Nos últimos tempos, nada de novo aconteceu em Natal de maneira definitiva. Tudo de novidade, no aspecto sócio-cultural, sempre é passageiro. Peças de teatro, apresentações musicais, festivais de curtas e longas metragens, apresentações circenses, enfim, tudo o que desperta a curiosidade e semeia conhecimento na espiritualidade humana aparecem e desaparecem deixando apenas saudades.
Mas, toda regra tem exceção. Está a completar um ano que a velha Ribeira, cansada de guerra, está hospedando o Café Salão Nalva Melo. Hora café, hora salão, e, assim, entre um corte e outro, um artista regional se apresenta mostrando seu talento e o seu trabalho. Sou freqüentador quase assíduo, mesmo sem carteirinha, das noites de segunda para desfrutar do que há de melhor na musicalidade potiguar.
De tudo que o Café proporciona o que me chama mais atenção é a platéia. O ecletismo e as diferenciações tribais me encantam e os perfis mais interessantes cruzam as mesas em busca daquilo que jamais se conhecerá. Atores, atrizes, artistas plásticos, músicos, literatos, poetas e “poetizas” (essa é para Cristina Tinoco) iluminam olhos semianalfabetos como os meus. A penumbra, a fumaça dos cigarros e o som dos acordes potiguarinos fazem que a minha Água Tônica fique mais saborosa.
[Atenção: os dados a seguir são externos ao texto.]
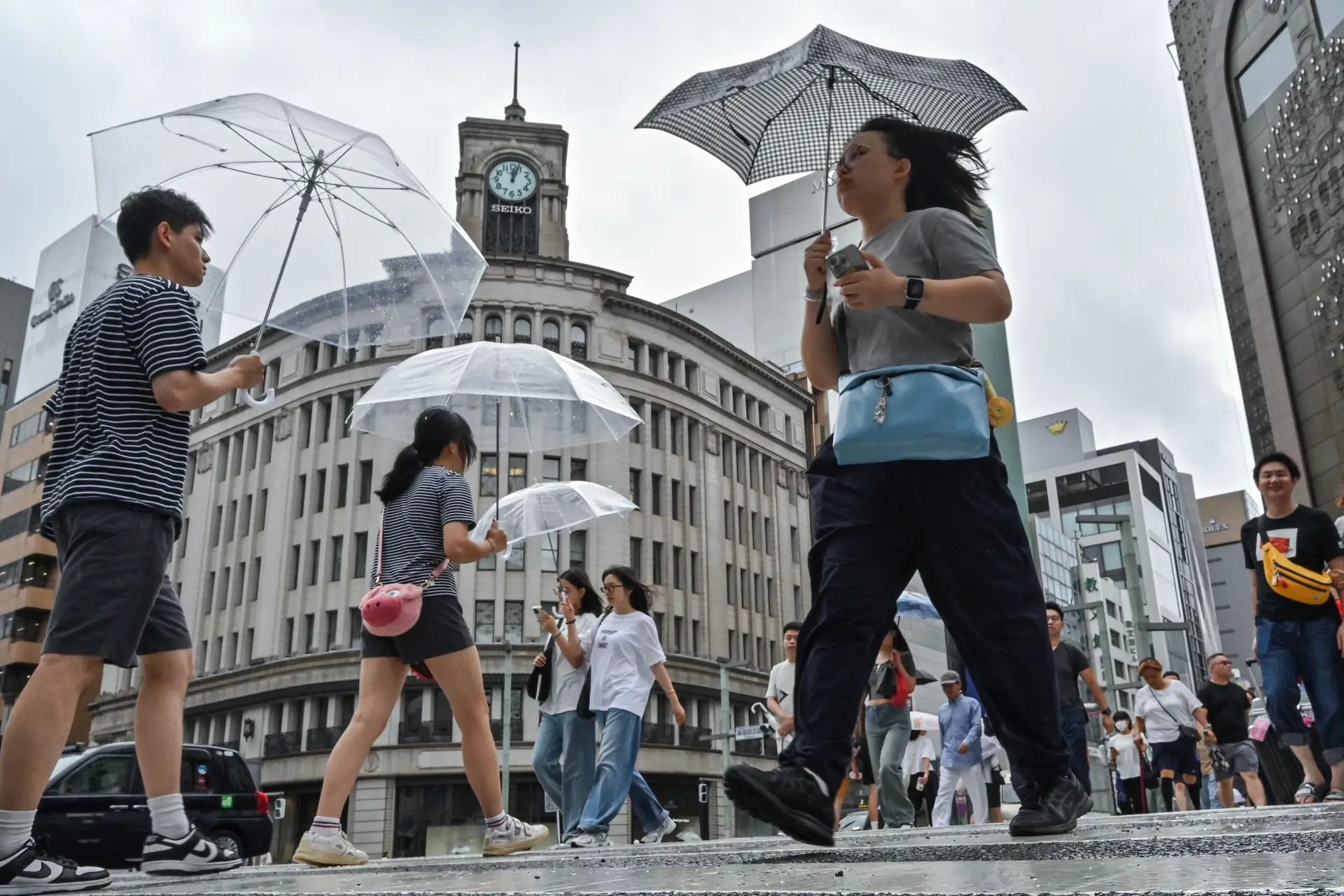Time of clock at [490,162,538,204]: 12:03
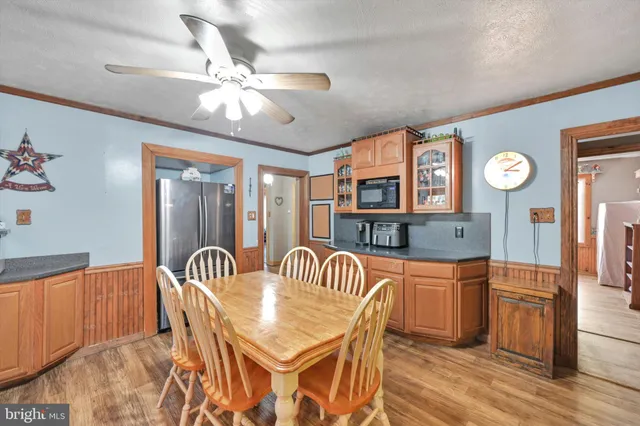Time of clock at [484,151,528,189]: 3:09
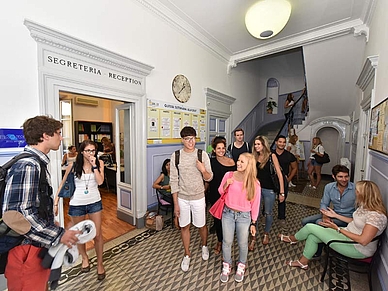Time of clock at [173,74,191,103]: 1:37
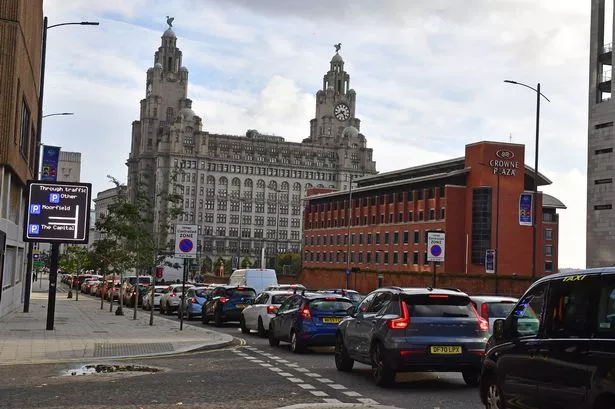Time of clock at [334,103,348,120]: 4:40
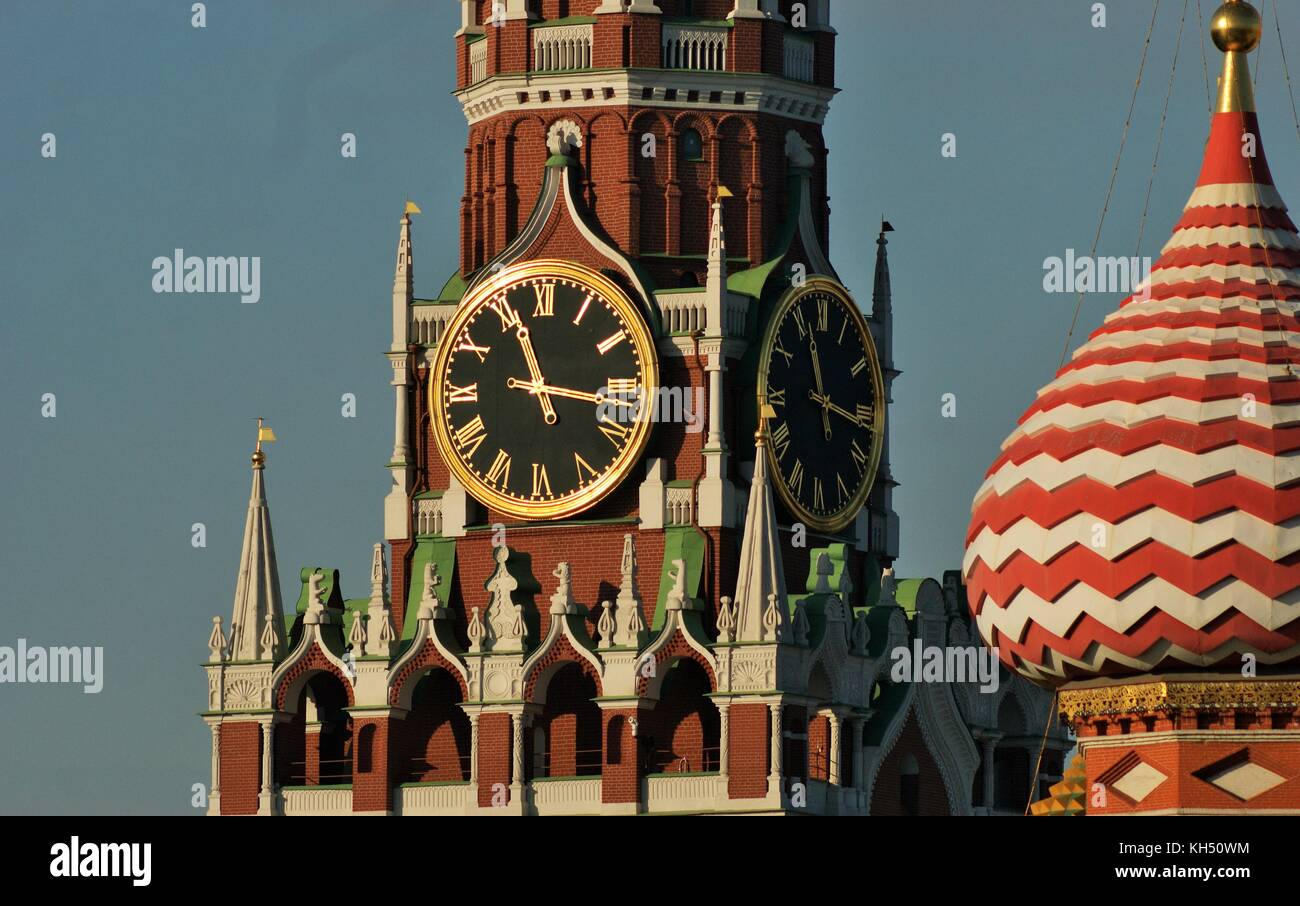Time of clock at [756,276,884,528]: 11:16
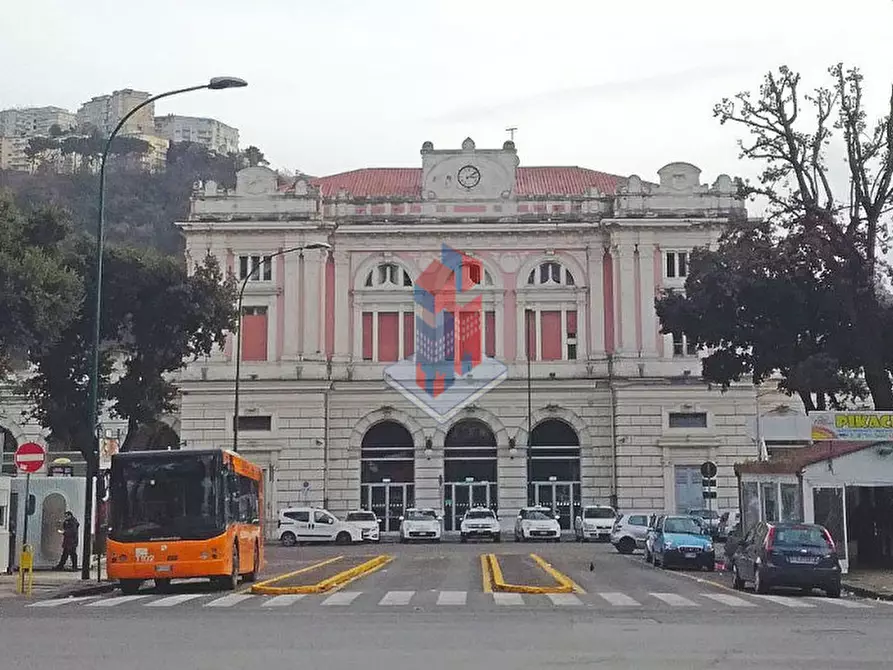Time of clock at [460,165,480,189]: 3:09
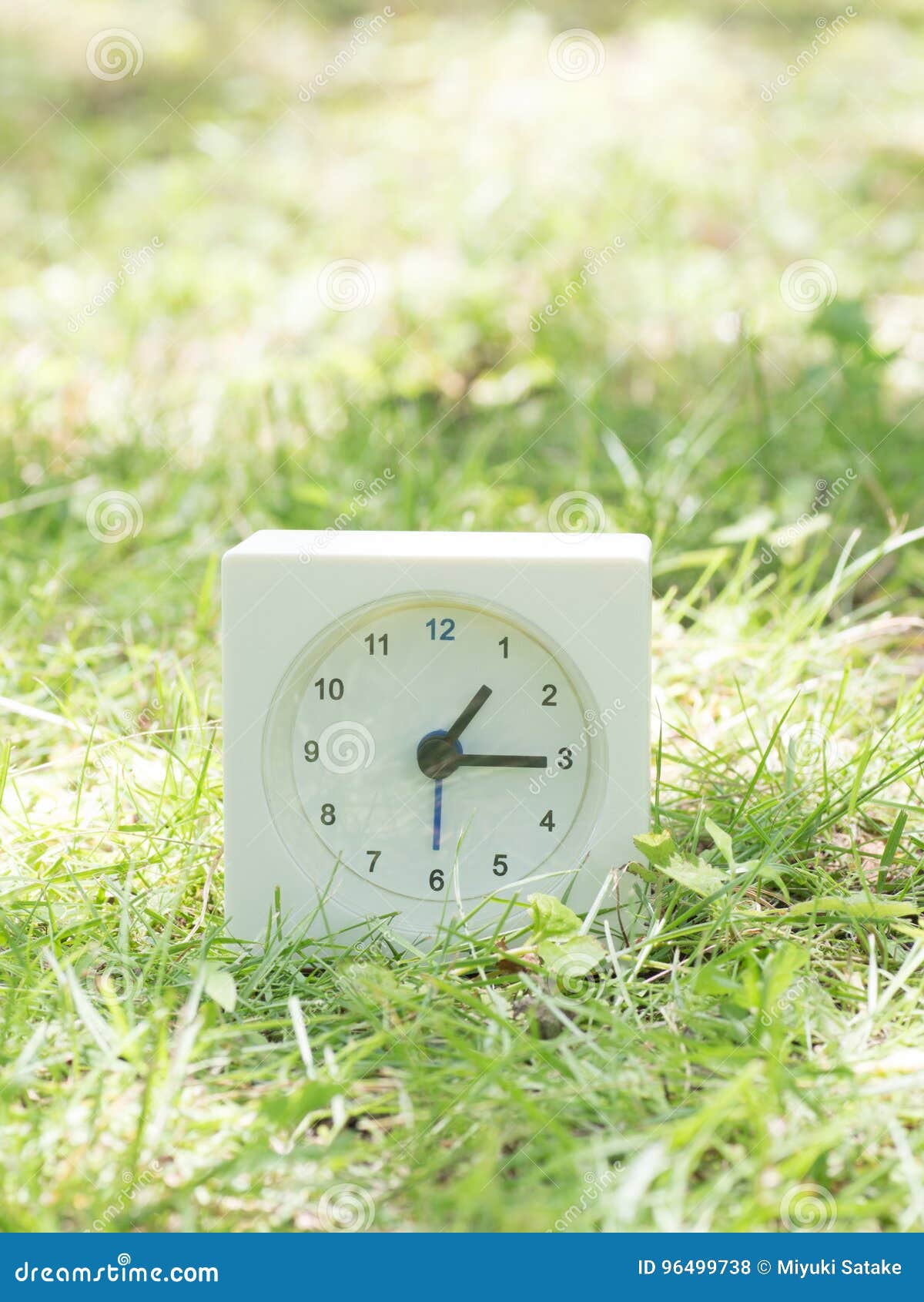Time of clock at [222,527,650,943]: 1:15
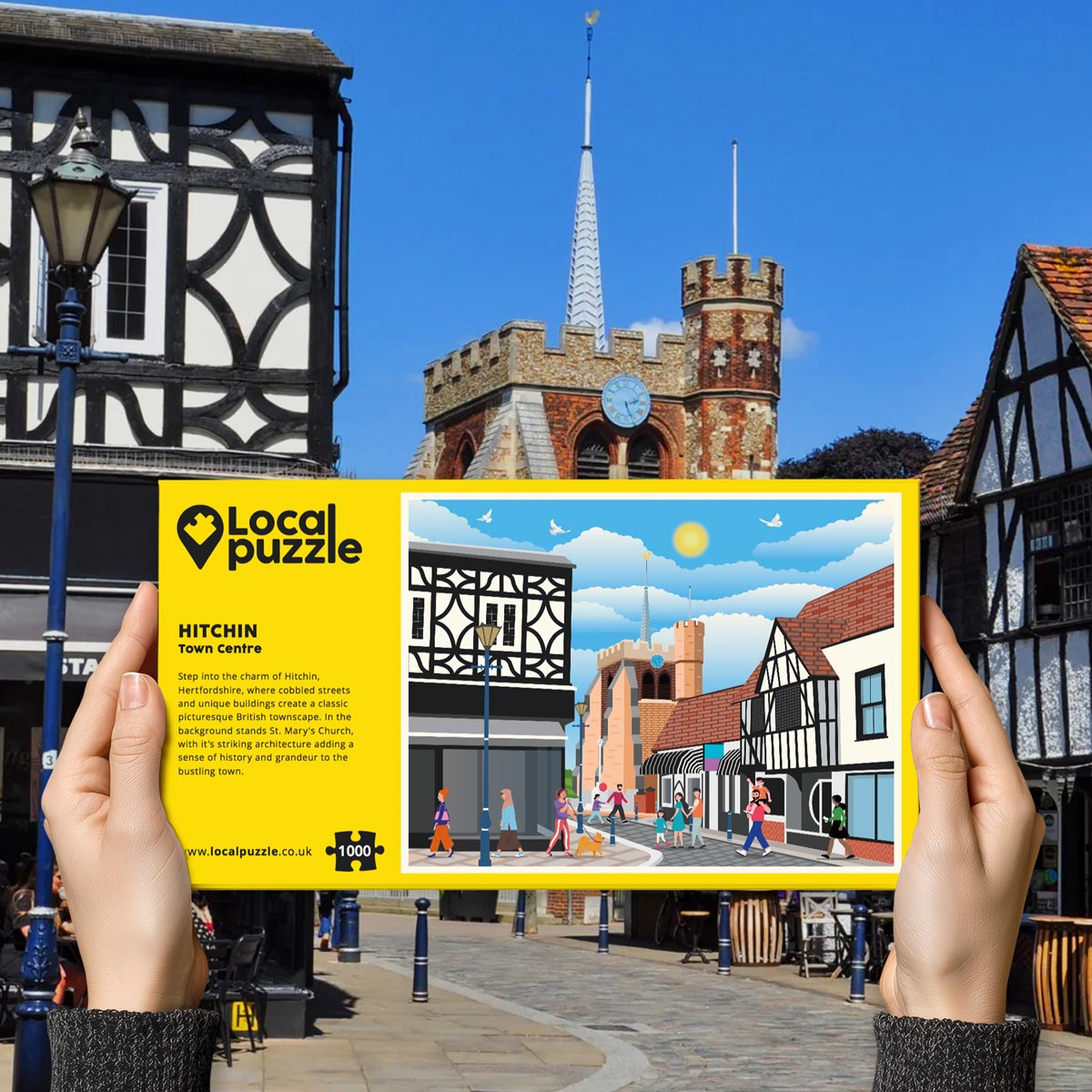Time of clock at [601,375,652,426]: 2:26
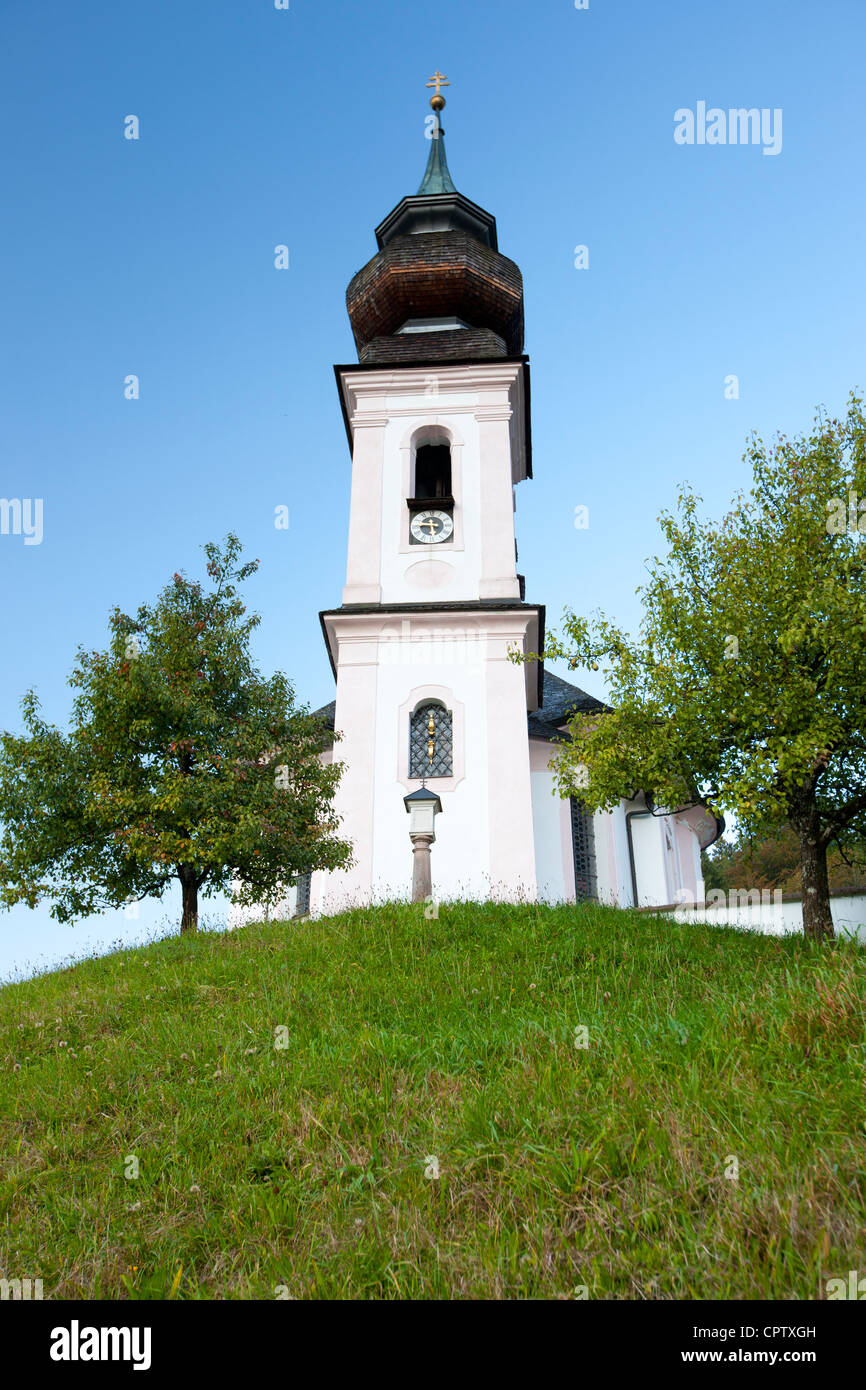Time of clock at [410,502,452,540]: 5:45
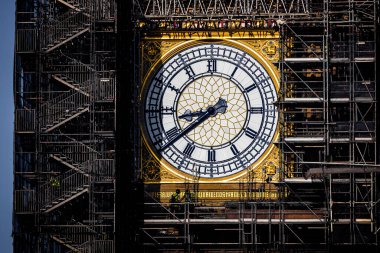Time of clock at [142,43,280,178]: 8:38
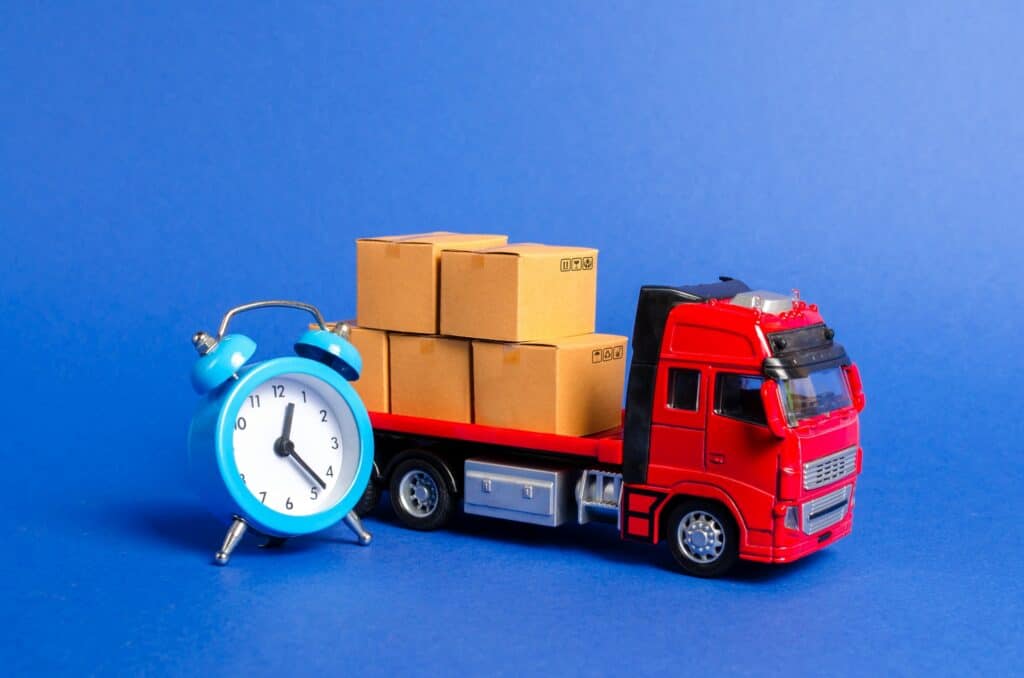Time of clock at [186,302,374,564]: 12:23
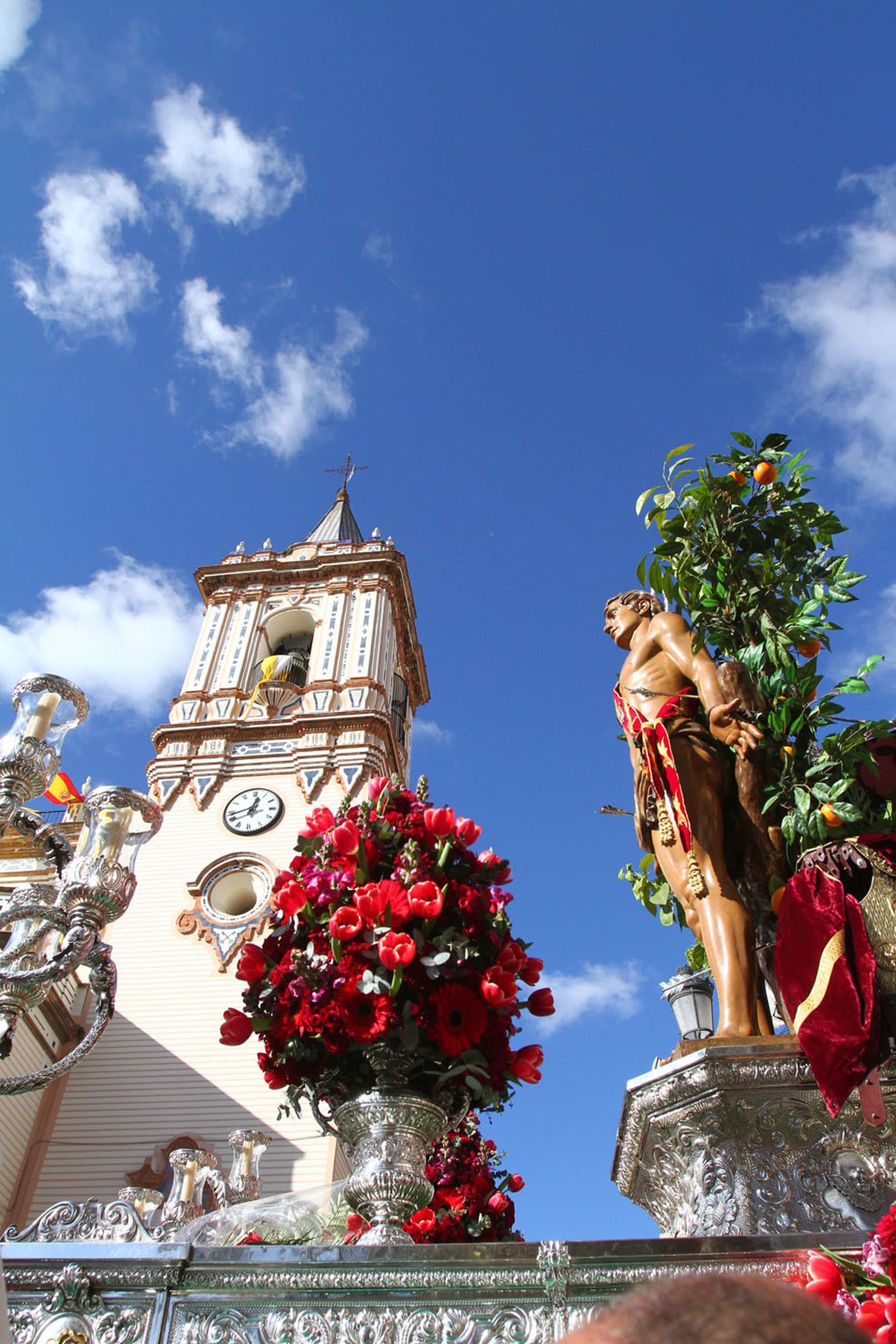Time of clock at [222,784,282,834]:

Entre as conversas e as músicas ouço as velhas vozes da Ribeira na algazarra em seu grito de guerra: “Xaria não desce! Canguleiro não sobe!”. Não mais existe cabeças partidas, nem muito nariz amassado, nem muito braço torcido e nem tão pouco muita prisão como escrevera o mestre Cascudo nos tempos de outrora.
As mesas distribuídas no salão, a disputa por um lugarzinho melhor, a velha “radiola” de ficha no canto da parede, a antiga geladeira meio azul meio verde na cozinha, o velho piso do Edifício Bila me fazem viajar e acreditar que a Ribeira ainda vive. Vejo-me em plena década de quarenta. Os intelectuais falando em guerra, em política, em mulheres. Estas, por sua vez, belas e abusadas em suas maquiagens importadas dos EUA e seus vestidos coloridos. Chapéus, boinas e guarda-sóis descansam perto da porta de entrada.
Continuo com a minha Água Tônica a sentir o cheiro dos perfumes do passado. Os sons dos lustrados sapatos no entra-e-sai do Café Salão, ainda na ilusória década de quarenta, misturam-se com os vôos rasantes daqueles benditos americanos e suas máquinas enlouquecidas.
Alguns olhos me encontram perdido no êxtase deste momento. Alguns sorrisos me são lançados e me despertam o desejo de sempre sonhar. Entre a fumaça dos cigarros vejo Tyrone Power e Ava Gardner entrarem e tomarem a atenção de todos. O calor da noite me inspira e, ainda encantado por Ava, tento cantarolar a marchinha meio brasileira, meio americana que sai dos acordes do musico “falsificadamente” nativo.
Quem me dera sair dali e dormir no Grande Hotel com a mais bela mulher dessa Ribeira. Acordar e observar o coreto da praça central. Tomar café na varanda e folhear o jornal matutino e encontrar as “Actas Diurnas” estampadas ao lado da fotografia, em preto e branco, de Getúlio e Roosevelt...
Volto a minha realidade. Não existe mais nada, apenas lembranças e desejos. O mestre já se faz morto. O coreto perdeu, ao longo do tempo, a sua funcionalidade. O hotel deixou de ser grande. A Ribeira adormece. Minha Água Tônica já não mata mais a minha sede. Não ouço mais as algazarras das pessoas pelas ruas.
Nalva e seu Café Salão me fizeram feliz, mesmo que por breves instantes. Retiro-me discretamente para não magoar as minhas lembranças. Dou as costas ao velho Bila. Atravesso com passos curtos a rua sem muito movimento. Cruzo as avenidas desertas e esquecidas e meus olhos negros, tristes e solitários se enchem de saudades.
Creio, hoje mais do que nunca, que plantei, em tempos passados, os meus pés naquele lugar. Vivi sem medo de conhecer a vida e hoje sou apenas resquícios de tempos belos e majestosos.